Goal
Reproduce verbatim the stretch of entries from the line containing "Referring to the" through the last line of the entries, with both ends included.

--- Start ---

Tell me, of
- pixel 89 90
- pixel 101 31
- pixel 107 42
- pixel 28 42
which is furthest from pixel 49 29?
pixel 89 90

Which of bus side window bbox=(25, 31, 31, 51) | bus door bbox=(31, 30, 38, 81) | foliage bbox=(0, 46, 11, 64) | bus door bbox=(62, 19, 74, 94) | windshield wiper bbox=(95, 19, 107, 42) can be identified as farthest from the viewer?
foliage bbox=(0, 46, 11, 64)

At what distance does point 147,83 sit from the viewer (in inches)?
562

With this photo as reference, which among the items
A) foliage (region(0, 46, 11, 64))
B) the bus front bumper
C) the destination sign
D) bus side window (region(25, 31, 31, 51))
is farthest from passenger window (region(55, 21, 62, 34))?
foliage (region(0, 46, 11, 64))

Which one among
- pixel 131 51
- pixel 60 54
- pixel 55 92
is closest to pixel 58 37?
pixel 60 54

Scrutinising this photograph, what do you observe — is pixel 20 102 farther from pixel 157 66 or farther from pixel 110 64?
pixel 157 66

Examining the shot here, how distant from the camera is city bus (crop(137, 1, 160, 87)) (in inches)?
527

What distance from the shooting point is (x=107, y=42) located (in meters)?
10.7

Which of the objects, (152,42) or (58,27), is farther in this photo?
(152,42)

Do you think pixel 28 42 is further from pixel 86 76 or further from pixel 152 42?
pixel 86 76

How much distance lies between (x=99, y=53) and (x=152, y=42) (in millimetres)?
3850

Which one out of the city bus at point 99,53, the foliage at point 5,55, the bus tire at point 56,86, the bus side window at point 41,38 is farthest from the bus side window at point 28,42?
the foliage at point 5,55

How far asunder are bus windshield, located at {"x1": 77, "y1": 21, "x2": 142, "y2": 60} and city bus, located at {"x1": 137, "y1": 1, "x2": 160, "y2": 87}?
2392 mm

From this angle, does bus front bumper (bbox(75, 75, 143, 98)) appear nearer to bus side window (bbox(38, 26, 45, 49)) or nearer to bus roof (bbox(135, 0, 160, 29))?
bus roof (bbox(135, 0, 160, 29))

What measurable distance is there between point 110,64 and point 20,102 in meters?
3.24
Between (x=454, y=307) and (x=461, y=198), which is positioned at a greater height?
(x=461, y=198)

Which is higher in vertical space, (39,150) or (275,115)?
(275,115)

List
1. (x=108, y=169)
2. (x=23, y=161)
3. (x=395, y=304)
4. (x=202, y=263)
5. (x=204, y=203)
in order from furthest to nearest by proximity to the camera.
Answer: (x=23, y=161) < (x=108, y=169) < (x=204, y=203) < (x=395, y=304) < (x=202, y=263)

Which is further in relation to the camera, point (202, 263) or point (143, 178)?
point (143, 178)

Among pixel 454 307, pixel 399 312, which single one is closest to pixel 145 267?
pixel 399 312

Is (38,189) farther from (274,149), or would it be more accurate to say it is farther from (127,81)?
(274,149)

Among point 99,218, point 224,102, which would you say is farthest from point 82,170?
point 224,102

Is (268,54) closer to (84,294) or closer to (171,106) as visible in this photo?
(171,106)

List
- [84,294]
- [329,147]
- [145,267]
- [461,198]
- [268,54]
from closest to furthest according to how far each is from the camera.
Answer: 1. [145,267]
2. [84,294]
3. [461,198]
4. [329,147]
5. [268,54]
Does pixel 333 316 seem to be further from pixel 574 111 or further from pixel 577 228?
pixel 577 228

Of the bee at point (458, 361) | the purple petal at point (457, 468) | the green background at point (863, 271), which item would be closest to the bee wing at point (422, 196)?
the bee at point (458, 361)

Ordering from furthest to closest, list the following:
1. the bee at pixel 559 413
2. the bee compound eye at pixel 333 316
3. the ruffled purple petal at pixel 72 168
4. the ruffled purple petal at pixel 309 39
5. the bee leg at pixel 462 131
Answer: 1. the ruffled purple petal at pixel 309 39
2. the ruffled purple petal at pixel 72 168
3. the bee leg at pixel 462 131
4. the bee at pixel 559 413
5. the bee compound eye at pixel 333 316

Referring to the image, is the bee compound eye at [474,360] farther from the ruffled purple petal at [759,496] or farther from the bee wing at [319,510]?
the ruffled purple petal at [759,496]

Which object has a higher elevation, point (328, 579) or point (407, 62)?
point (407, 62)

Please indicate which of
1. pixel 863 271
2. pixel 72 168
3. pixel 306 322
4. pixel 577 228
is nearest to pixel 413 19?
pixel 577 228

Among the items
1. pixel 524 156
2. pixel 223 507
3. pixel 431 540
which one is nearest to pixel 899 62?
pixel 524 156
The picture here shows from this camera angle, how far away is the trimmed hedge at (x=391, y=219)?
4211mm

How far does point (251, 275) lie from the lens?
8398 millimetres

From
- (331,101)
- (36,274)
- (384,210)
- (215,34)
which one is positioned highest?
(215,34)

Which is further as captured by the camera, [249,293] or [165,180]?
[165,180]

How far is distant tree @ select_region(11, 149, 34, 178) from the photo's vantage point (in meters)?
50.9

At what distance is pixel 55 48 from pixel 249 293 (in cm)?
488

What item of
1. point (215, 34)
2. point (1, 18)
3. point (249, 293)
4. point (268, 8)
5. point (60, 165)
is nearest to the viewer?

--- End ---

Solution for this exercise
Referring to the image, is the bee compound eye at [474,360] farther from the ruffled purple petal at [759,496] or farther from the bee wing at [319,510]?
the ruffled purple petal at [759,496]

Which object has a higher elevation, point (328, 579) or point (407, 62)?
point (407, 62)

Please indicate which of
1. pixel 863 271
2. pixel 72 168
3. pixel 306 322
4. pixel 577 228
is nearest to pixel 413 19?
pixel 577 228

Among the items
1. pixel 524 156
2. pixel 223 507
3. pixel 431 540
which one is nearest to pixel 899 62?
pixel 524 156
The picture here shows from this camera angle, how far away is the trimmed hedge at (x=391, y=219)?
4211mm

How far does point (251, 275) lie from the lens?
8398 millimetres

From
- (331,101)
- (36,274)
- (384,210)
- (215,34)
which one is positioned highest?
(215,34)

Which is further as captured by the camera, [249,293] or [165,180]?
[165,180]

How far is distant tree @ select_region(11, 149, 34, 178) from the photo's vantage point (in meters)?
50.9

At what distance is pixel 55 48 from pixel 249 293 (in cm)?
488

What item of
1. point (215, 34)
2. point (1, 18)
3. point (249, 293)
4. point (268, 8)
5. point (60, 165)
is nearest to the viewer?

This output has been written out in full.